Wind Power Price Trends
• Wind PPA prices have reached all-time lows. After topping out at nearly $70/MWh for PPAs executed in 2009, the national average levelized price of wind PPAs that were signed in 2013 (and that are within the Berkeley Lab sample) fell to around $25/MWh nationwide— a new low, but admittedly focused on a sample of projects that largely hail from the lowest- priced Interior region of the country. This new low average price level is notable given that installed project costs have not similarly broken through previous lows and that wind projects increasingly have been sited in lower-quality wind resource areas.
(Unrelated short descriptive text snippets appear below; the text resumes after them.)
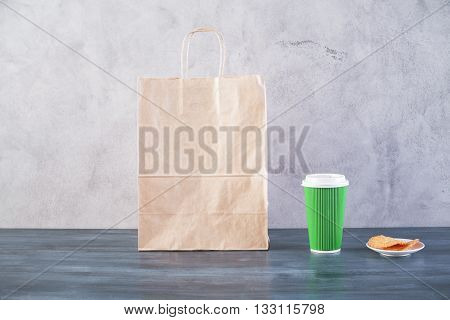 Front view of blank take away food bag saucer with cookies and green coffee cup on wooden surface and concrete background. Mock up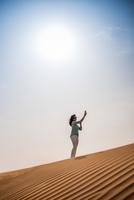 Woman tourist taking smartphone selfie on desert dune, Dubai, United Arab Emirates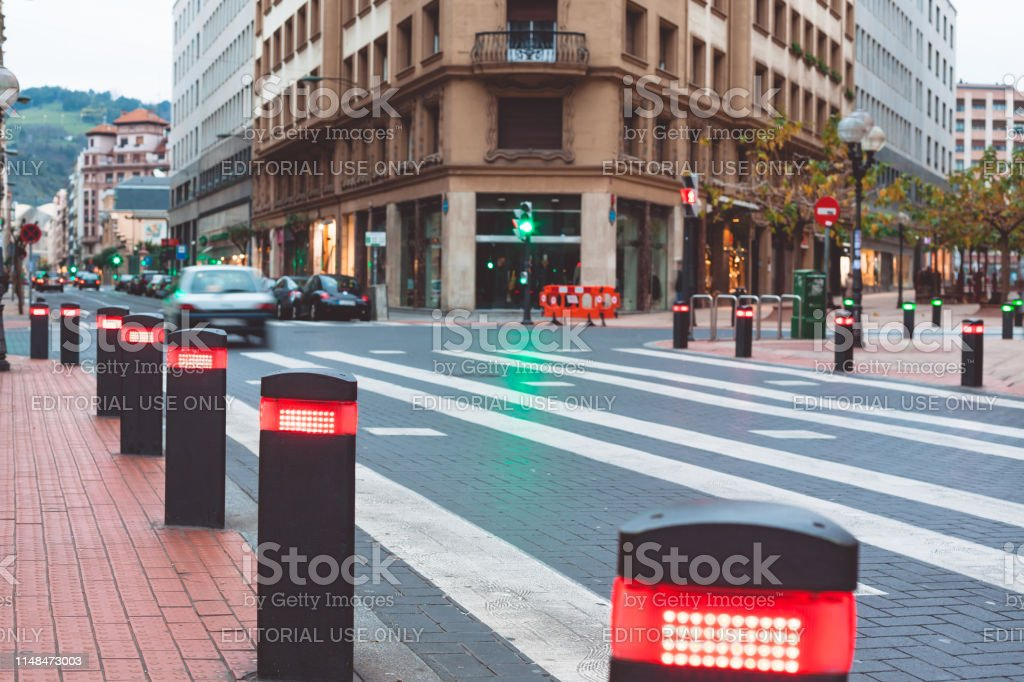 City centre in Bilbao, Spain with modern traffic lights posts on...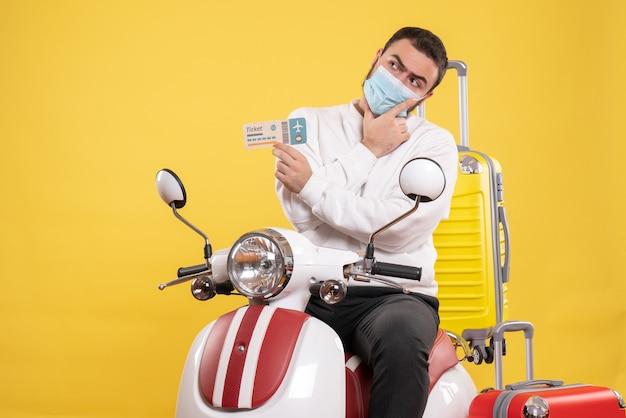 Widok z góry na koncepcję podróży z myślącym facetem w masce medycznej siedzącej na motocyklu z żółtą walizką na nim i trzymającym bilet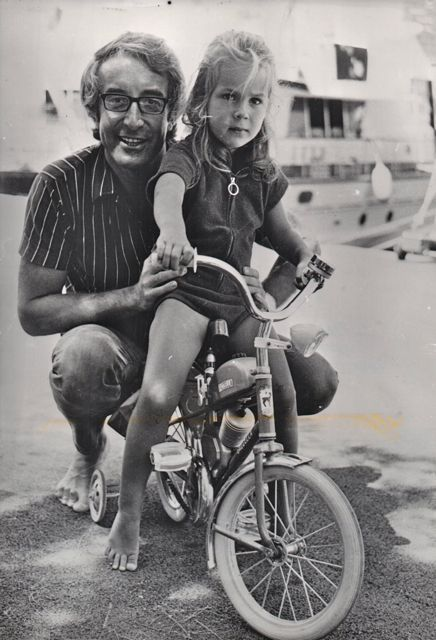 Victoria Sellers Rides A Bike Peter Sellers Stands By
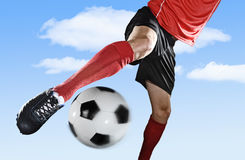Close up legs and soccer shoe of football player in action outdoors kicking ball isolated on blue sky Stock Photography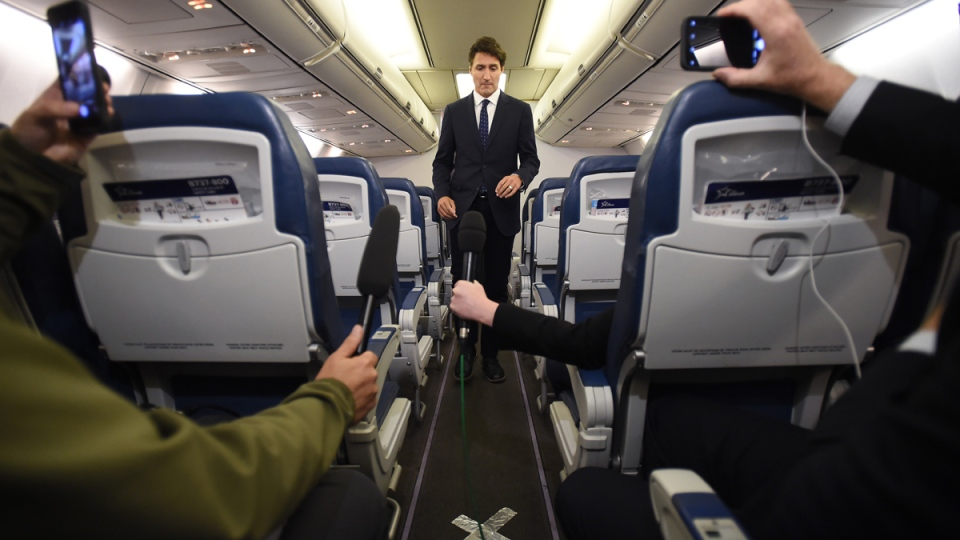 Trudeau before a scrum on his campaign plane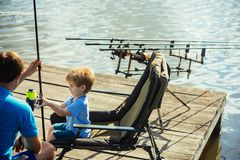Father teach small son to fish in freshwater royalty free stock photo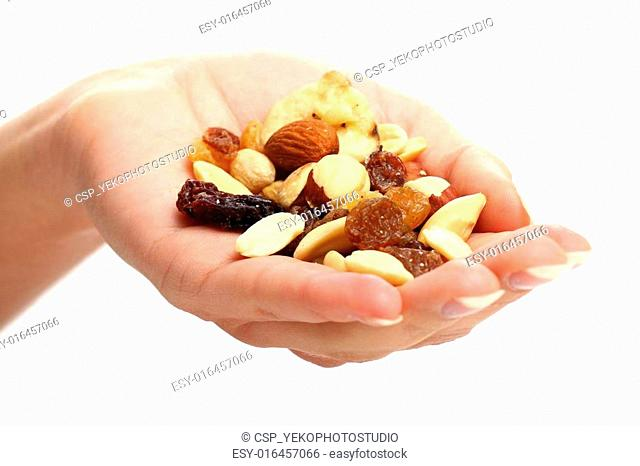 Hand with different dried fruits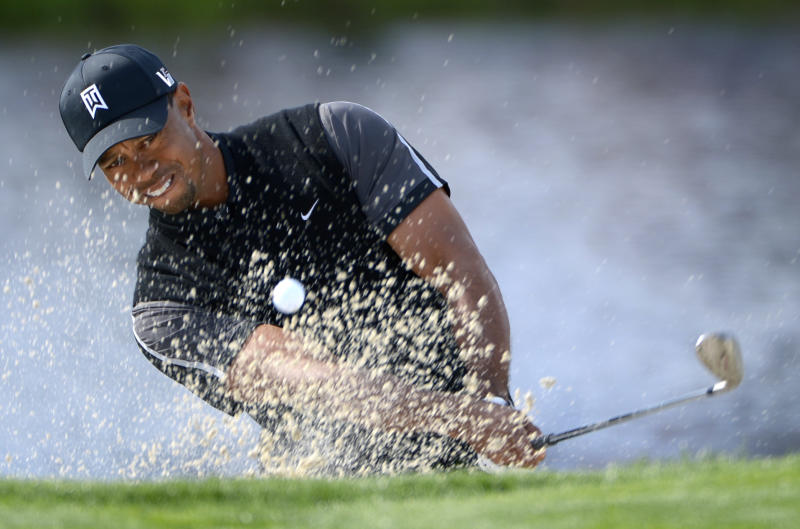 Tiger Woods hits out of a bunker onto the 17th green during the first round of the Arnold Palmer Invitational golf tournament in Orlando, Fla., Thursday, March 21, 2013.(AP Photo/Phelan M. Ebenhack)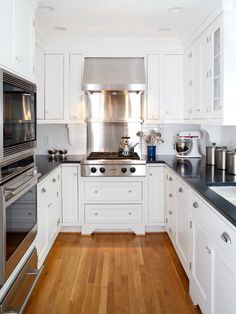 Contrast white cabinets with dark counter tops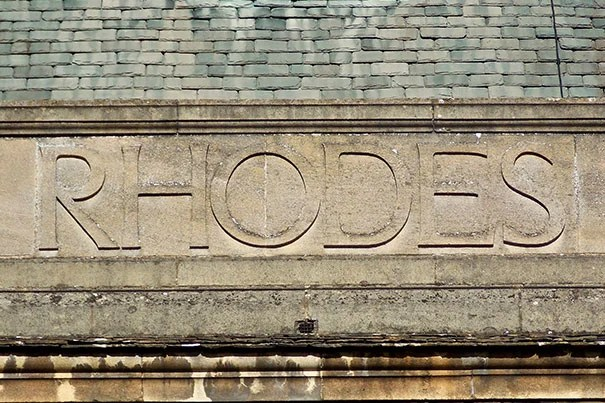 The photo of the embossed stone sign that reads Rhodes was taken at the back of the Rhodes House, the headquarters of the RhodesScholarships and the Rhodes Trust.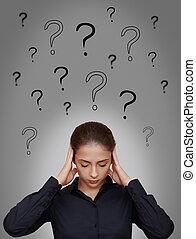 La mujer de negocios piensa mucho con muchas preguntas sobre el fondo gris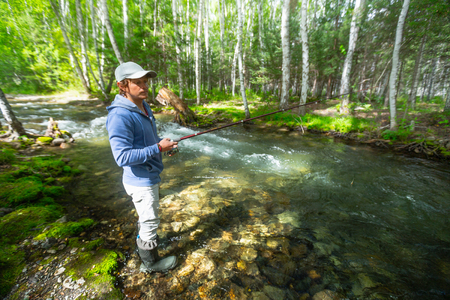 Young amateur angler fishing in the small rapid river in the forest. Altai, Russia Stok Fotoğraf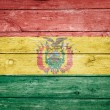 Bolivian flag on wood — Stock Photo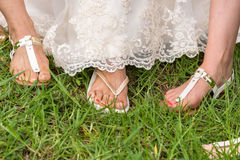 Hawaiian style footwear in wedding. Flip-flops is a footwear in Hawaii for brides Royalty Free Stock Image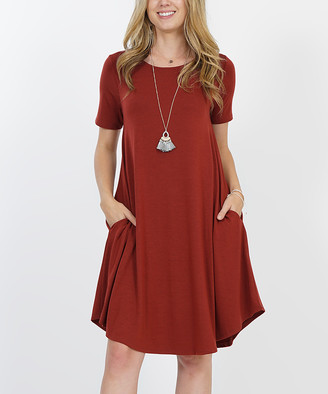 Lydiane Women's Casual Dresses FIREDBRICK - Fired Brick Crewneck Short-Sleeve Curved-Hem Pocket Tunic Dress - Women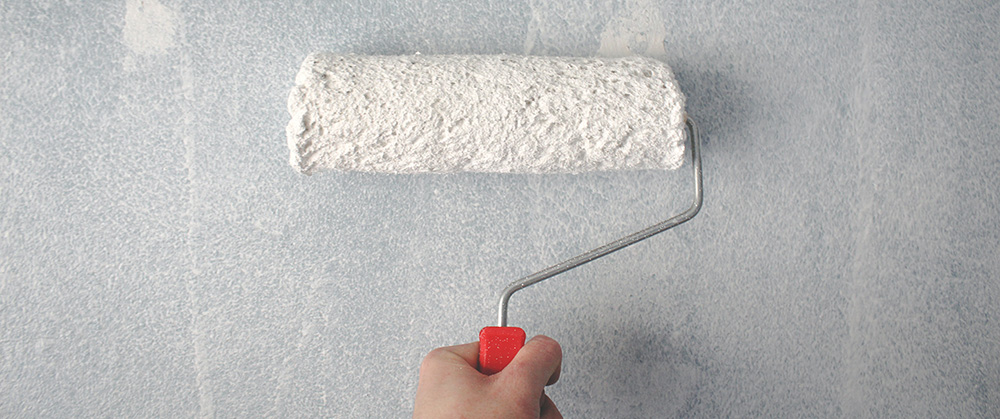 Wet Paint Brush Painting a Wall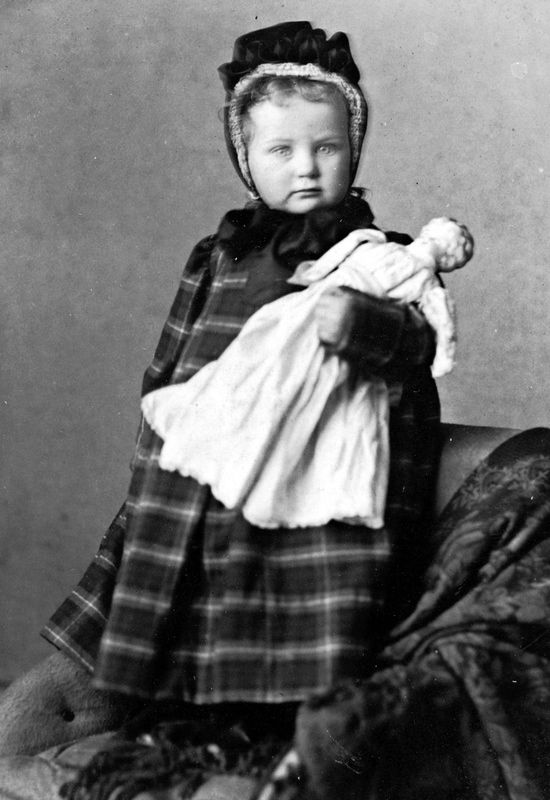 Wee girl in her tartan coat with a doll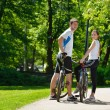 Happy couple riding bicycle outdoors — Foto Stock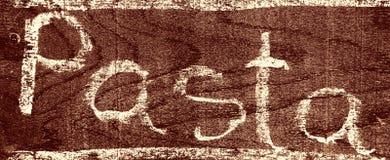 Handgeschriebene Aufschrift TEIGWAREN mit Kreide stockbild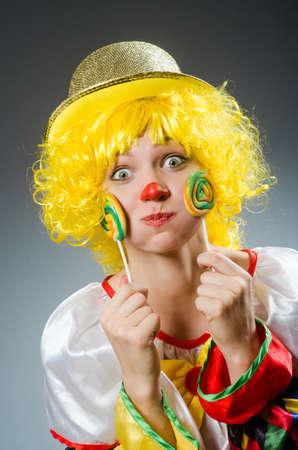 lolli: Clown in funny concept on dark background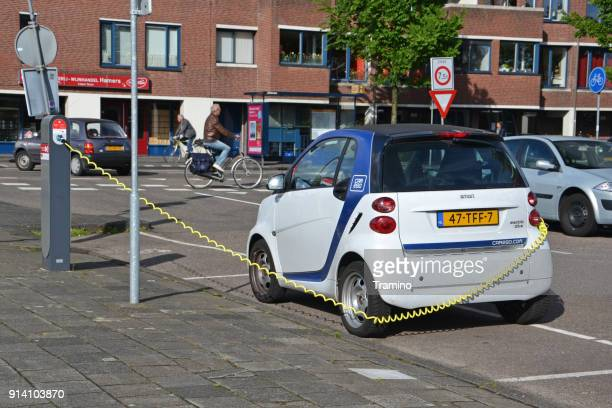 Electric Smart Fortwo on the parking and charging point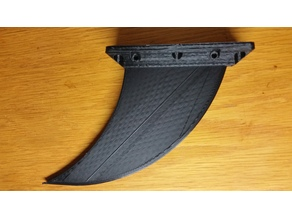 Skeg fin for Deflecting Debris around a hull mounted Bluerobotics T100 or T200 Thruster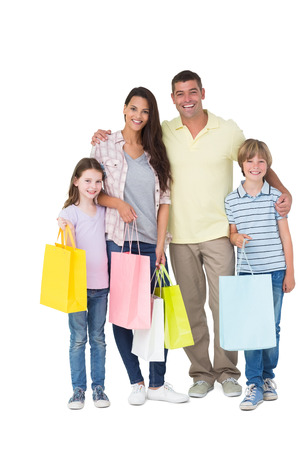 Photo for Portrait of happy family carrying shopping bags over white background - Royalty Free Image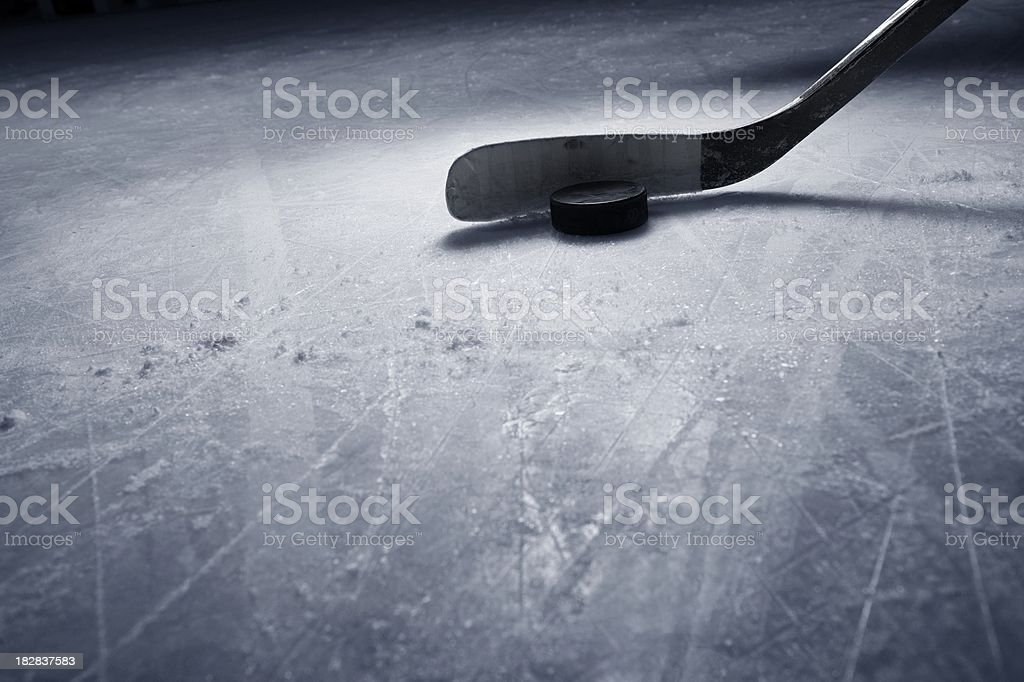 Hockey Stick and Puck on Ice royalty-free stock photo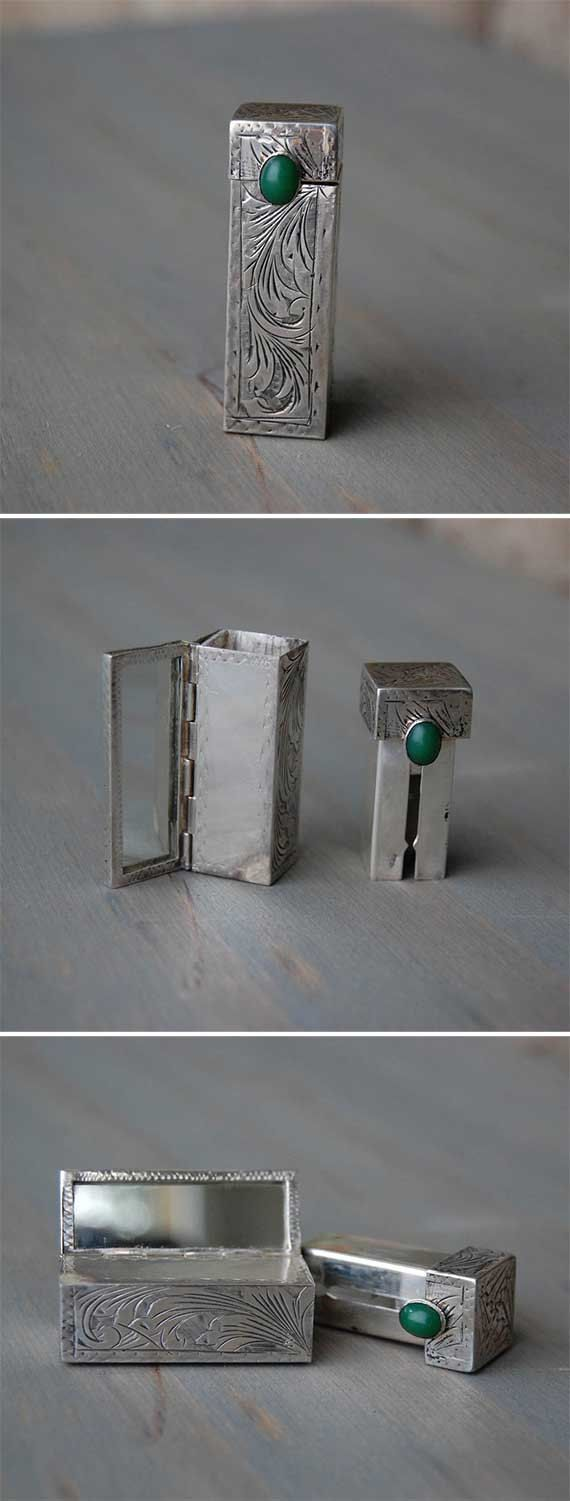A vintage Art Deco 800 silver, lipstick case holder, with mirror and green malachite cabochon stone, offered by MintAndMade. This gorgeous lipstick case holder has an engraved scroll pattern and a green stone that is most likely malachite. When you open the case, the mirror pops open. The stone moves up and down the slot in order to raise and lower the lipstick. What a glamorous fashion accessory! Our plastic lipstick dispensers, just don't compare.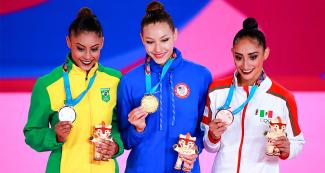 Barbara Domingos, Evita Griskenas, and Karla Díaz, showing her medals at the Villa El Salvador Sports Center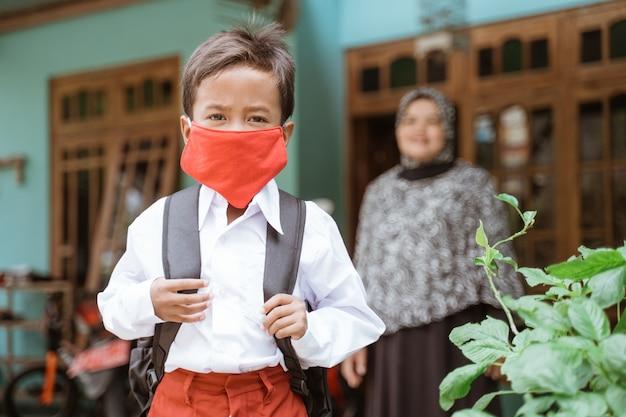 Indonesische aziatische basisschoolleerling die maskers draagt alvorens naar school te gaan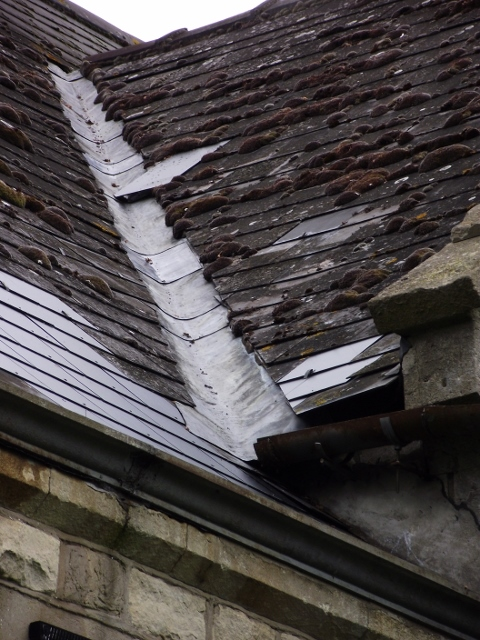 Mismatched and unsecured roof slates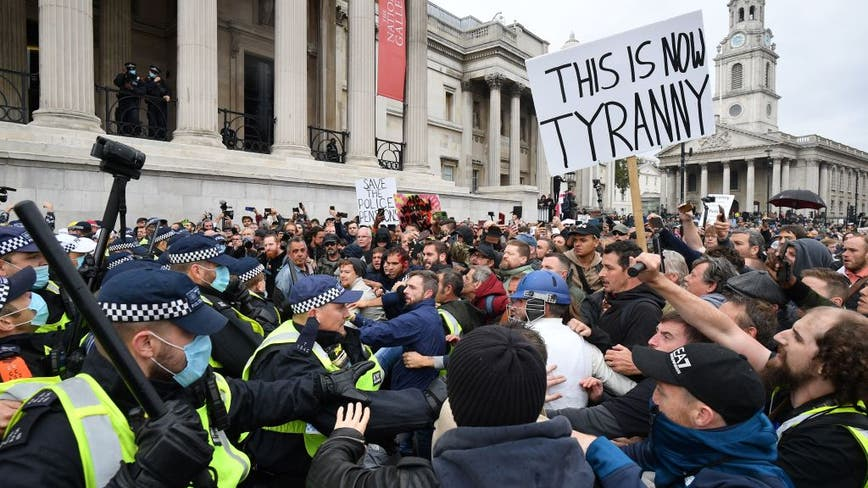 Police clash with thousands as demonstrators protest against COVID-19 restrictions in UK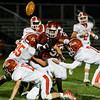 North Middlesex dives for the ball after being fumbled by Fitchburg's Sal Figueroa during the game on Friday, September 29, 2017. SENTINEL & ENTERPRISE / Ashley Green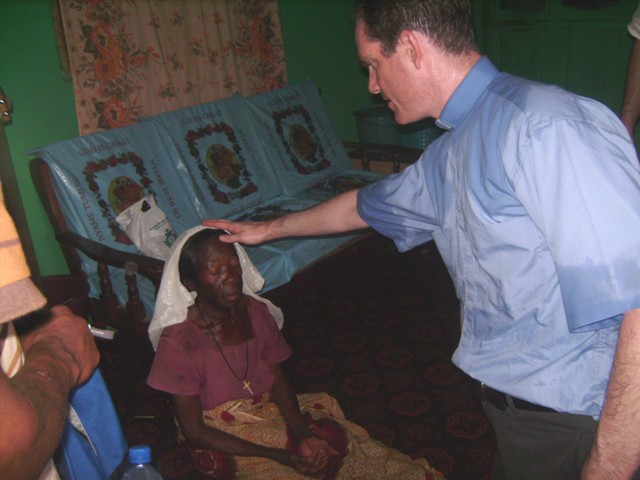 Fr Jeffery Jambon blessing Ghanian lady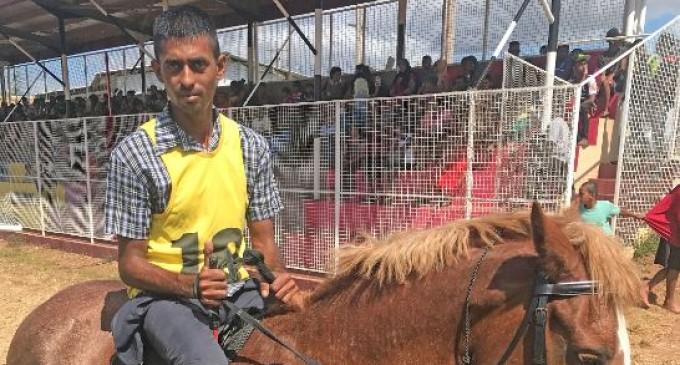 Jockey Celebrates 1-Mile Race Win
• The relative competitiveness of wind power improved in 2013. The continued decline in average levelized wind PPA prices (which embeds the value of federal incentives, including the PTC), along with a bit of a rebound in wholesale power prices, put wind back at the bottom of the range of nationwide wholesale power prices in 2013. Based on our sample, wind PPA prices are most competitive with wholesale power prices in the Interior region. The average price stream of wind PPAs executed in 2013 also compares favorably to a range of projections of the fuel costs of gas-fired generation extending out through 2040.
Policy and Market Drivers
• Availability of Federal incentives for wind projects built in the near term has helped restart the domestic market, but policy uncertainty persists. In January 2013, the PTC was extended, as was the ability to take the 30% investment tax credit (ITC) in lieu of the PTC. Wind projects that had begun construction before the end of 2013 are eligible to receive the PTC or ITC. These provisions have helped restart the domestic wind market and are expected to spur capacity additions in 2014 and 2015. With the PTC now expired and its renewal uncertain, however, wind deployment beyond 2015 is also uncertain. On the other hand, the prospective impacts EPA’s proposal regulations to reduce carbon emissions from existing and new power plants may create new markets for wind energy.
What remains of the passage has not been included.